Leonid Afremov
6.
Sara
era feia.
Tão
feia que é difícil descrever.
Os
olhos estavam sempre encovados, rodeados de olheiras escuras, tinha os dentes
tortos na boca grande, as mamas descaídas apesar dos vinte anos, o cabelo
desgraçadamente escorrido e espigado. Depois, era alta e magra mas não era
elegante e sim desengonçada. Uma calamidade em termos de beleza, a que era
difícil fugir ou deixar de olhar.
Era
tão feia que as pessoas paravam, não conseguiam deixar de a mirar, às vezes com
despudor, outras vezes disfarçadamente, mas olhavam sempre, como se ser feia
fosse um íman. Ela, no entanto, parecia não ver o quanto chamava a atenção,
parecia não saber que era feia, parecia não ligar a nada. Não parecia sentir-se
incomodada ou infeliz, frustrada ou deprimida. Era feia, pronto. O que podia
fazer?
Às
vezes as amigas mais chegadas diziam-lhe que devia arranjar melhor o cabelo,
pintar um bocadinho os olhos e os lábios, ir ao dentista arranjar os dentes. Mas
Sara fazia ouvidos de mercador e continuava a vida dela, parecia contente por ser
tão feia. Já as colegas não estranhavam que ela fosse assim, depressa se
habituaram aquela figura estranha, desengonçada e torta, que parecia estar sempre a cair.
As
amigas de Sara eram raparigas normais, até bastante bonitas e saudáveis.
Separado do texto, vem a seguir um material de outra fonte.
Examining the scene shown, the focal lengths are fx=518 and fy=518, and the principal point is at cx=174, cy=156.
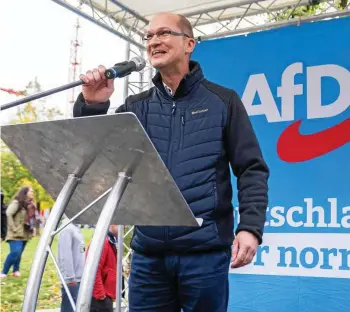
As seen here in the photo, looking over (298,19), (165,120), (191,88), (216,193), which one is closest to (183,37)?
(191,88)

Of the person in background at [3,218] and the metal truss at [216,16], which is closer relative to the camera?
the metal truss at [216,16]

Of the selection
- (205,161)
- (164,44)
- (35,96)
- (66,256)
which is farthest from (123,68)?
(66,256)

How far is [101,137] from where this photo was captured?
121 centimetres

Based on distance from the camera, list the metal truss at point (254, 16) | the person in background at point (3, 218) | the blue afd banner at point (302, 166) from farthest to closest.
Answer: the person in background at point (3, 218)
the metal truss at point (254, 16)
the blue afd banner at point (302, 166)

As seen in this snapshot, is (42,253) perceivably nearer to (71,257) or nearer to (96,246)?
(96,246)

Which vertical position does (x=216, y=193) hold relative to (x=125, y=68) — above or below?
below

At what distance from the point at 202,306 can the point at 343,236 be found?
2.40 metres

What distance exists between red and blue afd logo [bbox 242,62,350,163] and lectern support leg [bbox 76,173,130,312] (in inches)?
116

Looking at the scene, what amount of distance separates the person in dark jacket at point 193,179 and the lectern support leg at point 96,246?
1.25ft

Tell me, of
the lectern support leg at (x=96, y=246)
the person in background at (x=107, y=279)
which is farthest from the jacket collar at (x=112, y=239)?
the lectern support leg at (x=96, y=246)

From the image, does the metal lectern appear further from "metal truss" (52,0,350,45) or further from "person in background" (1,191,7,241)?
"person in background" (1,191,7,241)

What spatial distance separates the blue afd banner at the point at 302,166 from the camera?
380 centimetres

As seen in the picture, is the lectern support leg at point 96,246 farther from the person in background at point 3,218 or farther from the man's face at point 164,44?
the person in background at point 3,218

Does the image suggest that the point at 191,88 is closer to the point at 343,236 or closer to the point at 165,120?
the point at 165,120
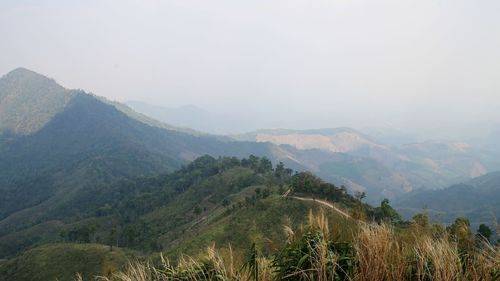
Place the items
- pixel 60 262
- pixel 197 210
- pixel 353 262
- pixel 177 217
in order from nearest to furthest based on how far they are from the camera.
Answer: pixel 353 262 → pixel 60 262 → pixel 197 210 → pixel 177 217

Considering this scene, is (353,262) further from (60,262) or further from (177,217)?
(177,217)

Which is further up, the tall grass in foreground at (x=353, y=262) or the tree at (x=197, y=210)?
the tall grass in foreground at (x=353, y=262)

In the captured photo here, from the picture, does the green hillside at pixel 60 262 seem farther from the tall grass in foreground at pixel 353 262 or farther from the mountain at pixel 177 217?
the tall grass in foreground at pixel 353 262

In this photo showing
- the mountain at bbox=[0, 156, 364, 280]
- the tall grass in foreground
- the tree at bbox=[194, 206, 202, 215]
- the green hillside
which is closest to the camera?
the tall grass in foreground

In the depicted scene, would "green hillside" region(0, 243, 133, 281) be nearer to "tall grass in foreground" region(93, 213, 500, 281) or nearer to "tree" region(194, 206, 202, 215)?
"tree" region(194, 206, 202, 215)

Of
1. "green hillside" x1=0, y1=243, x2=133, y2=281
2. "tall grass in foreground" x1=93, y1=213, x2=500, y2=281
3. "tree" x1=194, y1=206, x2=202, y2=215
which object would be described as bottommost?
"green hillside" x1=0, y1=243, x2=133, y2=281

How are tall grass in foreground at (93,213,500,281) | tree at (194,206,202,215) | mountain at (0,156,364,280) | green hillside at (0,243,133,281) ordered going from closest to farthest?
tall grass in foreground at (93,213,500,281) < mountain at (0,156,364,280) < green hillside at (0,243,133,281) < tree at (194,206,202,215)

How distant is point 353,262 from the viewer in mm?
7211

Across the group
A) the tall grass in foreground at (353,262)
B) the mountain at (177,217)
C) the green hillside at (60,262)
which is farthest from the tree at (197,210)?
the tall grass in foreground at (353,262)

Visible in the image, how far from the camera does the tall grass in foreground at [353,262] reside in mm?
6922

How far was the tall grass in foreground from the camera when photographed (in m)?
6.92

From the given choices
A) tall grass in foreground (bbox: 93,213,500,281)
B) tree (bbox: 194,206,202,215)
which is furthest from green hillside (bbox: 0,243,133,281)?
tall grass in foreground (bbox: 93,213,500,281)

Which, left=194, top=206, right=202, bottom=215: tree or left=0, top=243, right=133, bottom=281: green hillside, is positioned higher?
left=194, top=206, right=202, bottom=215: tree

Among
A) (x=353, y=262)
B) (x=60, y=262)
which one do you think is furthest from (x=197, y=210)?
(x=353, y=262)
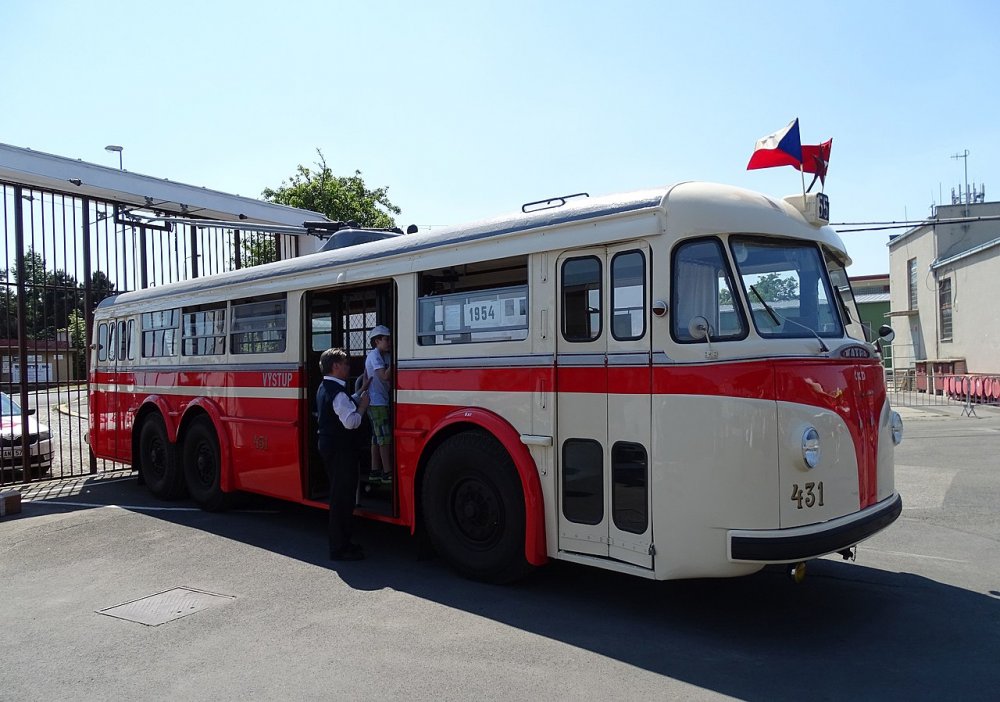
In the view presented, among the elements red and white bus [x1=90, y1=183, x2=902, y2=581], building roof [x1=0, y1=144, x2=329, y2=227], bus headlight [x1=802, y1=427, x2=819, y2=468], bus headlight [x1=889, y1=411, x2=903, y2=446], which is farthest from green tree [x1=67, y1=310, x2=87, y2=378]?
bus headlight [x1=889, y1=411, x2=903, y2=446]

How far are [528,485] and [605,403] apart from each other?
0.85 meters

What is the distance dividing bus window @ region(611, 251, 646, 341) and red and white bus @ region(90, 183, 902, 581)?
0.01 m

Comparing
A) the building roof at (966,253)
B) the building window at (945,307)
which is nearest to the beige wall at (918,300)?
the building window at (945,307)

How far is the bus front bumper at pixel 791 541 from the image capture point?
4535 mm

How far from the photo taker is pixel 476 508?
600cm

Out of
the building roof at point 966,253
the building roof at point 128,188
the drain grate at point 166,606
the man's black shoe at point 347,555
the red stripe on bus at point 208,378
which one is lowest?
the drain grate at point 166,606

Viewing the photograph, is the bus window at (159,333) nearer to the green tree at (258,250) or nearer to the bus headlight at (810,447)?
the bus headlight at (810,447)

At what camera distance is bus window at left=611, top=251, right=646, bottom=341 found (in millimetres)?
5051

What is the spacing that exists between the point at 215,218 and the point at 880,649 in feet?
45.7

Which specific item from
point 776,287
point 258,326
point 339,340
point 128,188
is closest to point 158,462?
point 258,326

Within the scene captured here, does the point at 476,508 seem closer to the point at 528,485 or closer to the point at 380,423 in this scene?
the point at 528,485

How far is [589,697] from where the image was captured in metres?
4.01

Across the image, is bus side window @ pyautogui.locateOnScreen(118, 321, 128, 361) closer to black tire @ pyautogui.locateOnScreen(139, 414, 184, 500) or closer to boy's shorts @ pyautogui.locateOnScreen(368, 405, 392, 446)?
black tire @ pyautogui.locateOnScreen(139, 414, 184, 500)

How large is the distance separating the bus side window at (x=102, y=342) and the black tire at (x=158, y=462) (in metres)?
1.69
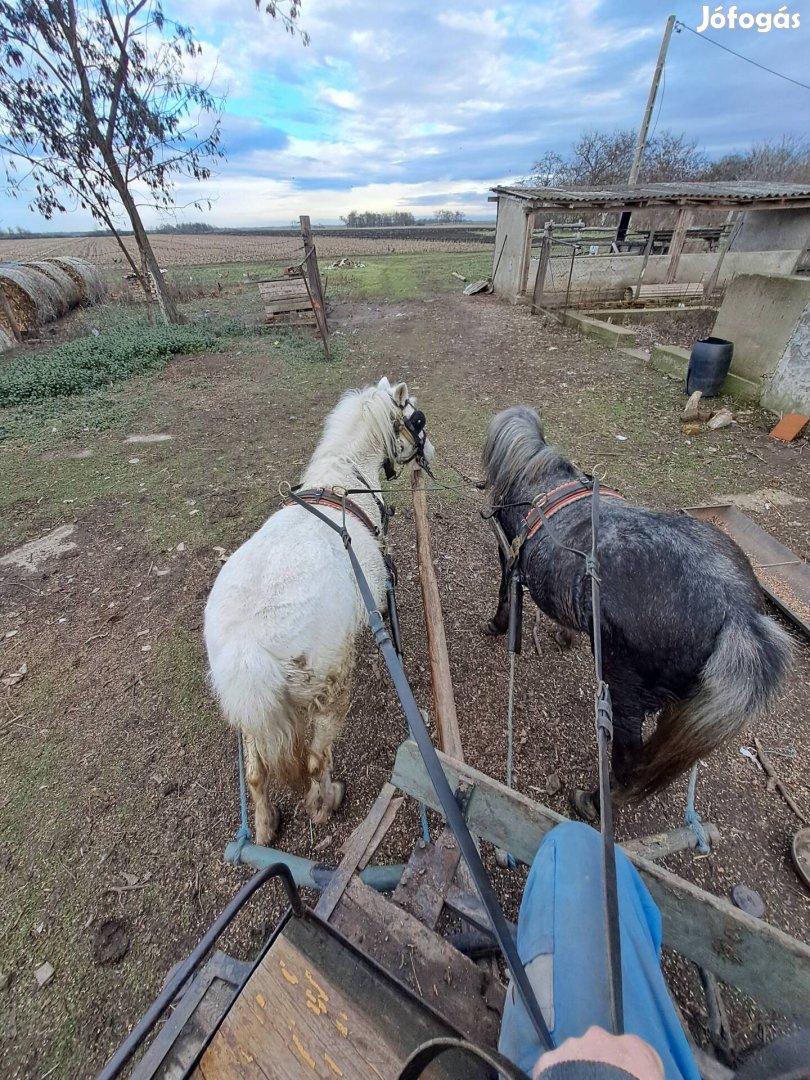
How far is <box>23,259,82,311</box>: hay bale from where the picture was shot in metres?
14.5

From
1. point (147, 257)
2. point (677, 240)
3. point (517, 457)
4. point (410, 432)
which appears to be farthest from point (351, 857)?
point (677, 240)

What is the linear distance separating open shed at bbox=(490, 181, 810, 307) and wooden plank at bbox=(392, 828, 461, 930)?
1490cm

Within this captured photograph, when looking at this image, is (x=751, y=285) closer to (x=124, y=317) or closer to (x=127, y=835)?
(x=127, y=835)

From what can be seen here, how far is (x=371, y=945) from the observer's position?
1.46 metres

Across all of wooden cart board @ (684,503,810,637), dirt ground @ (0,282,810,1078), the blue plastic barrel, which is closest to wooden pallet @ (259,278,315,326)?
dirt ground @ (0,282,810,1078)

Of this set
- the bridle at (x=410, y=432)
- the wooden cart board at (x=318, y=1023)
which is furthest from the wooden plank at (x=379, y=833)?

Muitas
vezes, quando ela não estava presente, eram um bocadinho más nos comentários
que faziam mas, no fundo, gostavam da
amiga, sentindo até um pouco de pena dela, achando que Sara nunca seria de
facto feliz, nunca teria vida própria, que seria uma bela tia, a tia feia – e riam
de maldade.
No
dia em que houve trovoada e choveu torrencialmente, Sara apareceu no café do
costume, onde se juntava com as amigas e convidou-as para uma ida até ao lago,
no fim de semana. Combinaram o farnel, a hora da chegada, o ponto de encontro.
Nesse dia nem estava sol. Estava encoberto e havia nuvens escuras no céu a
dizerem que choveria mas elas não se importaram. Em vez do guarda sol levaram o
guarda chuva, em vez do fato de banho, um impermeável, em vez do sol abrasador,
um vento seco. E na hora combinada elas esperaram por Sara, que demorava.
E
de repente a chuva.
Chuva
e mais chuva, as pernas a ficarem molhadas, os cabelos despenteados e a feia
nada. Sem saberem o que fazer esperaram mais um pouco, até que, lá bem ao
longe, no meio da trovoada, um vulto finalmente aparece, a caminhar lentamente.
Já
fazia frio e a Sara demorava a chegar. Elas queriam sair dali para um lugar
mais seco e mais quente, aborrecidas com o atraso da Sara feia, desengonçada,
estúpida, atrasada. Só lhe saiam da boca nomes feios, na irritação de se verem
encharcadas.
E
Sara veio, o vulto cada vez mais perto, cada vez mais nítido. Sara trazia
companhia, não vinha sozinha. Um braço forte aconchegava-lhe o corpo
desengonçado. Um braço que pertencia a um corpo grande e forte, que caminhava
com desenvoltura. Eram dois vultos num só, onde sobressaia um pescoço largo que
amparava uma cabeça cheia de cabelos pretos, onde brilhavam uns olhos esverdeados
cheios de amor por Sara. Era um homem tão
belo quanto Sara era feia e isso deixou-lhes
as pernas roxas, os olhos abertos, as bocas imóveis de espanto.
Chovia
sem parar.
A
chuva parecia lavar a Sara feia
– que estava bonita, sim, estava bonita.